Harvard and Yale started playing one another there with games in January of 2014 and 2015. Harvard will face Quinnipiac on Jan. 9, 2016.

On Jan. 30, the first of at least four annual Big Ten doubleheaders will have Penn State and Michigan play a basketball game in the afternoon and a hockey game at night. So that's three college hockey games in one season.

Come 2016-17, Cornell will play again, and Harvard and Yale will play again, and two Big Ten teams will play again, with a fourth game to be added when North Dakota faces Boston College next Dec. 3.

North Dakota!

Selling tickets usually is a snap for Cornell given its avid fan base, its large New York-area alumni population and the fact many undergraduates are home for the holiday. "It's just something very natural," Schafer said.

But just as importantly, the Garden visits help Schafer (and other coaches) sell to recruits. Schafer said that for many, both from the New York area and beyond, "it's a dream to play at Madison Square Gardens."

(Schafer is from Ontario and usually adds the "s" when referring to the Garden, in the Canadian style that harkens to the Maple Leaf Gardens era.
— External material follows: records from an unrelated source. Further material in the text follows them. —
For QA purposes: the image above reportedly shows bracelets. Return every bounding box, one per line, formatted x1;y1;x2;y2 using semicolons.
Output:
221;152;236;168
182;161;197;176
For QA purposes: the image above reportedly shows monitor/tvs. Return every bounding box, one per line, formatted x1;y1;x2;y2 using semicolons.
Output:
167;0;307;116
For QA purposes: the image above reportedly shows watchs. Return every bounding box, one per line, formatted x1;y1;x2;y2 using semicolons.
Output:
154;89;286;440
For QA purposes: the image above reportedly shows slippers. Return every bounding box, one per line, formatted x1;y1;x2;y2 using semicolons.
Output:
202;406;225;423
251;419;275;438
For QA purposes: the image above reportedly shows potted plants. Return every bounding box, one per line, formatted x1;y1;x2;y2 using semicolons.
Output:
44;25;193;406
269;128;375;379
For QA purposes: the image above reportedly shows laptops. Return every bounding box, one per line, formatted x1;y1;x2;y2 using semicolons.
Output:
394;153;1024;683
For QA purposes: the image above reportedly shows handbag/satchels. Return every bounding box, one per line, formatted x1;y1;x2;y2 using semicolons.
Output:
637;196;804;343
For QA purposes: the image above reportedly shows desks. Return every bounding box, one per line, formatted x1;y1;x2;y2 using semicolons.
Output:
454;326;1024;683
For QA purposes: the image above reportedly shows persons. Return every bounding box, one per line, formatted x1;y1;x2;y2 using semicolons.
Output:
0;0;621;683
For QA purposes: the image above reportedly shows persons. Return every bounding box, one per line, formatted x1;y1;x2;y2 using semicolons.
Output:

His wife, Diane, is from Mineola.)

He said the rapid expansion of college hockey in New York has been nothing but positive for the sport.

"I think any time you're in a major media market and they're selling out it is good for college hockey," he said.

Part of the magic is the Garden itself. In 2010, Cornell and Colgate attracted a small crowd to the Prudential Center in Newark. On Nov. 1 of this year, Notre Dame and Connecticut played to a sparse audience at Barclays Center in Brooklyn.

"The Garden is a big part of all this," said Joel Fisher, MSG Sports' executive vice president. "We knew if we got the right matchups after that first one that this could be a really good product for the fans of New York . . . It's become a great franchise for us."